Quem saiu da Capes? Quatro coordenadores de área: física, química, matemática e engenharia III. Eles são eleitos por todos os programas de pós-graduação. Das 49 áreas, saíram coordenadores de quatro. Eles saem num momento de somatório de fatores. Depois de trabalharem na avaliação por quase quatro anos, fazendo reuniões mensais de fichas de avaliação, discutindo critérios e indicadores, eles foram confrontados por algo muito forte. Uma ação civil pública que questiona a licitude da avaliação. Fiquei num nível enorme de desgaste e imagino quem está fazendo a avaliação. A AGU fez a defesa, e a liminar caiu depois de 70 dias. Só que foram 70 dias que pareceram 70 anos. Isso desgastou. Esse tempo gerou desconfianças injustas de que a presidência não está se empenhando, a AGU está demorando. Só que foram críticas de superfície. Não há fatos, são suposições. Eu vejo como um ato de insurgência, como algo que poderia ter sido evitado.

Mas, em cartas e até em entrevistas, pesquisadores fizeram críticas à senhora e reclamaram de falta de diálogo.

Eu nunca tive dificuldade de diálogo com os coordenadores. Desde que assumi, sou muito cuidadosa com as expressões. Eu não convoco, eu convido. Agora, é diálogo, não é monólogo. A presidência não pode ser subserviente. A presidência precisa ser construtora de pontes entre os interesses da instituição, da academia e as convicções dos pesquisadores. Eu não acho que é pessoal. Há narrativas equivocadas falando sobre demora, sobre descaso. A maior interessada no andamento da avaliação sou eu. Em 15 de abril, fiz uma carta de compromisso de defesa da avaliação. Parece até que eu estava adivinhando que, sete meses depois, ia ter um questionamento sobre isso. É uma narrativa equivocada, injusta e mentirosa.

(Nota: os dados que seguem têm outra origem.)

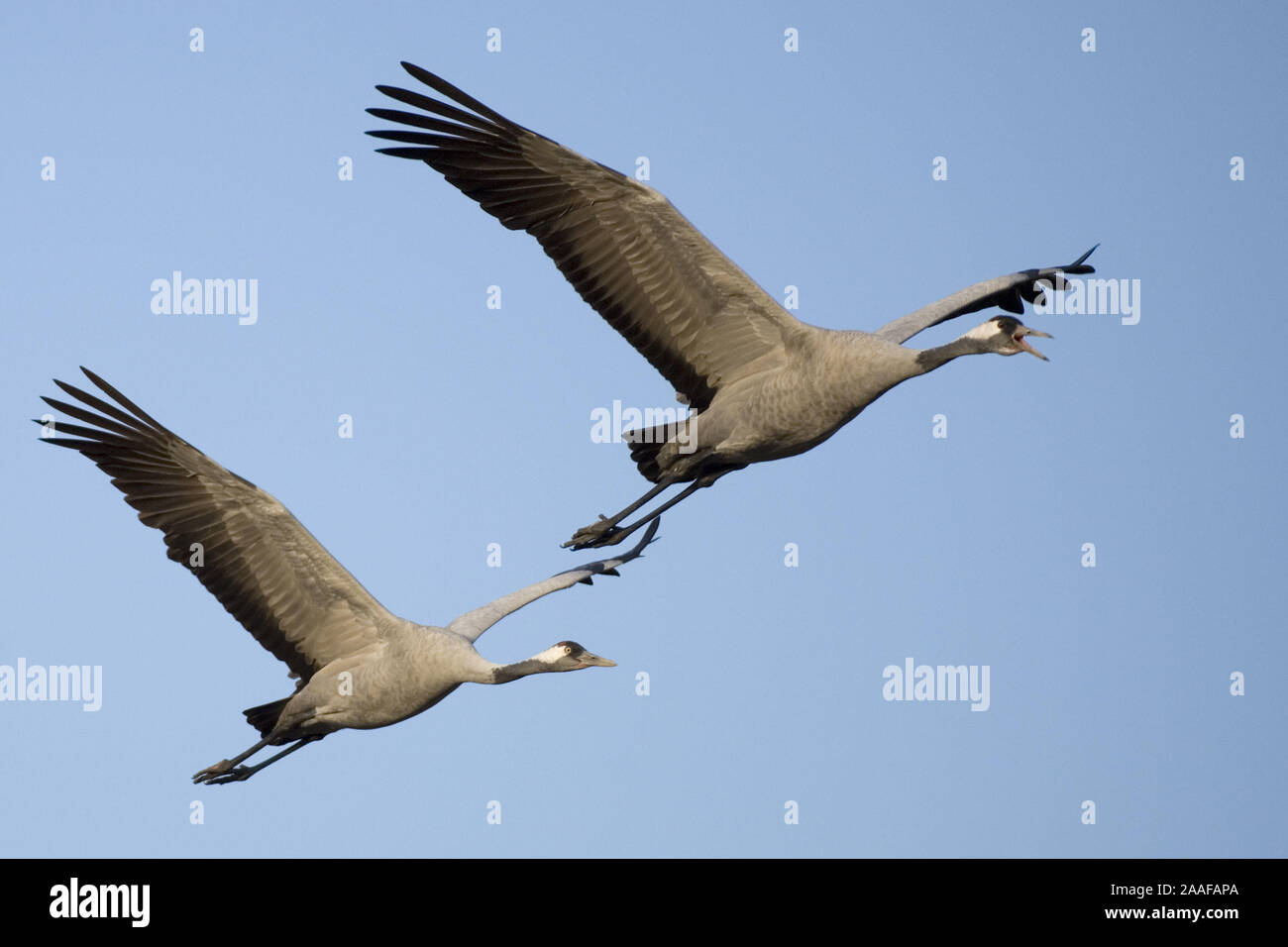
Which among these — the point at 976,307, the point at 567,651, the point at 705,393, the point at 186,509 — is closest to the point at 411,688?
the point at 567,651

É uma mentira dizer que eu não tenho compromisso ou fui leniente.

Com as tensões que vieram da saída desses pesquisadores, a senhora acha que tem condições de governabilidade na Capes?

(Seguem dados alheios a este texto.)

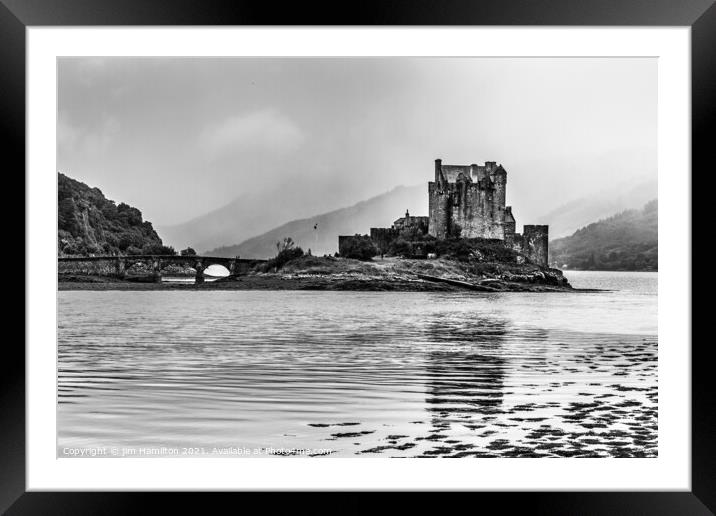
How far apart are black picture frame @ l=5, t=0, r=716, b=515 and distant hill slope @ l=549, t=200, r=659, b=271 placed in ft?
97.6

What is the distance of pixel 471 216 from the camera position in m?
33.2

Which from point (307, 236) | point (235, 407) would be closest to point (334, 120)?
point (307, 236)

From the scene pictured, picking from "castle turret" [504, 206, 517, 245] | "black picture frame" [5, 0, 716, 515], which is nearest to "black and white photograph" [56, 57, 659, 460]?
"castle turret" [504, 206, 517, 245]

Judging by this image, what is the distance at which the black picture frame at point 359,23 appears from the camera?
9.37 feet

A academia é o grande celeiro de falas tensionais, e elas aperfeiçoam o sistema. Eu me sinto com plenas condições nesse sentido. Quero crer que o CTC (Conselho Técnico-Científico de Ensino Superior) e os coordenadores de área que são eleitos democraticamente tenham o mesmo pensamento. O diálogo não acaba nunca. A presidência tem suas atribuições, que precisam ser respeitadas, o colegiado tem suas atribuições, tanto que são os responsáveis pela avaliação, por toda essa construção que está sendo questionada. A AGU vem alertando para algumas necessidades de aperfeiçoamento da avaliação desde 2019. Não é que tenha nada de errado, mas há pontos merecedores de atenção. São esses pontos que o MPF (Ministério Público Federal) está questionando. Por isso eu estranho a renúncia, o abandonar o barco. Eu jamais sairia de uma luta da qual eu mesma fiz parte, isso dá uma ideia dúbia. De um ponto, é insurgência; de outro, é deserção.

Os programas têm manifestado preocupação em relação à realização deste ciclo de avaliação. O processo ainda está em risco?

Vai haver avaliação. A reconsideração da liminar foi uma grande vitória, que achei até pouco comemorada. A perspectiva é excelente desde que a comunidade científica colabore. Os membros do CTC apresentaram um calendário que vai até 9 de dezembro de 2022. Os coordenadores terão uma avaliação para chamar de sua e com isso terão reconhecimento de toda sociedade. Temos uma grande batalha que é lutar pela divulgação dos resultados. Isso não está diretamente sob meu controle. A AGU interpôs recurso e a qualquer momento podemos ter uma notícia sobre liberação dos resultados. Há uma possibilidade de acordo com Termo de Ajustamento de Conduta. Eu sou sempre a favor do término do litígio. Quanto antes a gente terminar com essa ação, melhor.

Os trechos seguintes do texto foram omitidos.